Non-alcoholic fatty liver disease (NAFLD) is a prevalent condition characterized by lipid accumulation in hepatocytes with low alcohol consumption. The development of sterile inflammation, which occurs in response to a range of cellular stressors or injuries, has been identified as a major contributor to the pathogenesis of NAFLD. Recent studies of the pathogenesis of NAFLD reported the newly developed roles of damage-associated molecular patterns (DAMPs). These molecules activate pattern recognition receptors (PRRs), which are placed in the infiltrated neutrophils, dendritic cells, monocytes, or Kupffer cells. DAMPs cause the activation of PRRs, which triggers a number of immunological responses, including the generation of cytokines that promote inflammation and the localization of immune cells to the site of the damage.
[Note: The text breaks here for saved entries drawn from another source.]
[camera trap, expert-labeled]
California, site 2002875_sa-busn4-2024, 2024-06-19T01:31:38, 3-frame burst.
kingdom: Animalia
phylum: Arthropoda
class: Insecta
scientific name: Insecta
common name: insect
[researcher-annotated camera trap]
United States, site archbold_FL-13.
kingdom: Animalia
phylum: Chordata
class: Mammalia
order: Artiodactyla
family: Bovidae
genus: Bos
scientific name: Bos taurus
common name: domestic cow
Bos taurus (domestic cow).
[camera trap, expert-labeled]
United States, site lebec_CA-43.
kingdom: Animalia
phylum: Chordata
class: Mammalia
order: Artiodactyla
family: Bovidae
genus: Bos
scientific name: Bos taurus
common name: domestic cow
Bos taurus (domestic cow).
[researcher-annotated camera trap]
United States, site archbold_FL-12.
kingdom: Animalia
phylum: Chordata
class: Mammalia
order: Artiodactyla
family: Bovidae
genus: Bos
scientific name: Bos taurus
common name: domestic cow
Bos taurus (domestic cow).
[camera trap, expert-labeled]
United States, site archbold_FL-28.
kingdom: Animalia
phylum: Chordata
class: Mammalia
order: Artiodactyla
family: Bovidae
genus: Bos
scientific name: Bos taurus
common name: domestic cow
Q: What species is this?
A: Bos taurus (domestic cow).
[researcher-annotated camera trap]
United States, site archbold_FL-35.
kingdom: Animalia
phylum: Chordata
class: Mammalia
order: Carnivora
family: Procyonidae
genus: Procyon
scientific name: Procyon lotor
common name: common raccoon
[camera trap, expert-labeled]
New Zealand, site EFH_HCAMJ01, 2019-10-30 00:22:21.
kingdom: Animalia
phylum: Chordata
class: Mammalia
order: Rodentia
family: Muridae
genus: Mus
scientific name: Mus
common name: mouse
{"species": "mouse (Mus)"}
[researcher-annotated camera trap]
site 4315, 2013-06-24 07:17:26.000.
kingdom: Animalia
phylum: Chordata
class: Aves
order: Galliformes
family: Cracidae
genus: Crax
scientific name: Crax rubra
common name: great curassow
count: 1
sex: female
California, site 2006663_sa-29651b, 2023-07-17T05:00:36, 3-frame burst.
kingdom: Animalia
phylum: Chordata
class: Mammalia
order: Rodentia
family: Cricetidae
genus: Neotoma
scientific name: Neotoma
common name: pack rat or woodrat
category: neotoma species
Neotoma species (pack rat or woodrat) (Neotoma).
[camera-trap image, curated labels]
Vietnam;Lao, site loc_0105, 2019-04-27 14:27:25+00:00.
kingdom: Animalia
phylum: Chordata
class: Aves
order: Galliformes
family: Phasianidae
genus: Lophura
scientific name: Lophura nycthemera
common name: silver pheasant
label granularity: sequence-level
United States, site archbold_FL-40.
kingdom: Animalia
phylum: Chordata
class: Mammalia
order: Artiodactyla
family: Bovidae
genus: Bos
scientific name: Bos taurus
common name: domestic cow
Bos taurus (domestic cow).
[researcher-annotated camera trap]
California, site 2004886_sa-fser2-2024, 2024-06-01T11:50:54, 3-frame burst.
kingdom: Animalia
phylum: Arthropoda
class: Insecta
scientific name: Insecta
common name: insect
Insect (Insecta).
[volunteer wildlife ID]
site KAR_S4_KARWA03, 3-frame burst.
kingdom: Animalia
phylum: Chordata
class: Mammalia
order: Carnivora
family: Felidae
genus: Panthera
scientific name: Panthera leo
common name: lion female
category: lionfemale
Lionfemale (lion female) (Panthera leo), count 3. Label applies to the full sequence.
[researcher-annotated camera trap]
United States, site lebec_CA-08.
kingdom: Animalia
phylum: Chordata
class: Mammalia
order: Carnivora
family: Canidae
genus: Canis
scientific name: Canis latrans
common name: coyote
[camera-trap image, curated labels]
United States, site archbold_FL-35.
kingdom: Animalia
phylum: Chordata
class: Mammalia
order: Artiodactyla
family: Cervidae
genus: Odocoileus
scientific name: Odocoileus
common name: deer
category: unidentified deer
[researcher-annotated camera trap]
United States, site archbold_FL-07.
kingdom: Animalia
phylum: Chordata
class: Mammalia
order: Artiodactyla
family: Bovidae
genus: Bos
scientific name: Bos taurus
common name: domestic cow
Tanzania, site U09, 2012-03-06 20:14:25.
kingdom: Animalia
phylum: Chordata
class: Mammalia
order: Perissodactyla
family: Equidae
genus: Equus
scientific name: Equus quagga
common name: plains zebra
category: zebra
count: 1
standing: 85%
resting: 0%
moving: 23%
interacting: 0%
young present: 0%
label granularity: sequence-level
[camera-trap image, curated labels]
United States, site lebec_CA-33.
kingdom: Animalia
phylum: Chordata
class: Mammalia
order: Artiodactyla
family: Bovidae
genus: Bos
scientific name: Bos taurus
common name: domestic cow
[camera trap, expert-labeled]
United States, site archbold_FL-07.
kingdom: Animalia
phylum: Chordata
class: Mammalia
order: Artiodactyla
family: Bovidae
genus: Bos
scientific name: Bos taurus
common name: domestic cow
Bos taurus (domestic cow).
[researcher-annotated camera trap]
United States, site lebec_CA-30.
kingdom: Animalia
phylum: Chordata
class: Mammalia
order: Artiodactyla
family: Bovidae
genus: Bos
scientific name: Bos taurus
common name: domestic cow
This review provides a comprehensive overview of the impact of DAMPs and PRRs on the development of NAFLD.

Automated summary

Non-alcoholic fatty liver disease (NAFLD) is a common condition characterized by lipid accumulation in the liver cells with low alcohol consumption. Recent studies have identified the role of damage-associated molecular patterns (DAMPs) and pattern recognition receptors (PRRs) in the development of NAFLD, leading to the activation of immune responses and inflammation. This review provides a comprehensive overview of the impact of DAMPs and PRRs on the pathogenesis of NAFLD.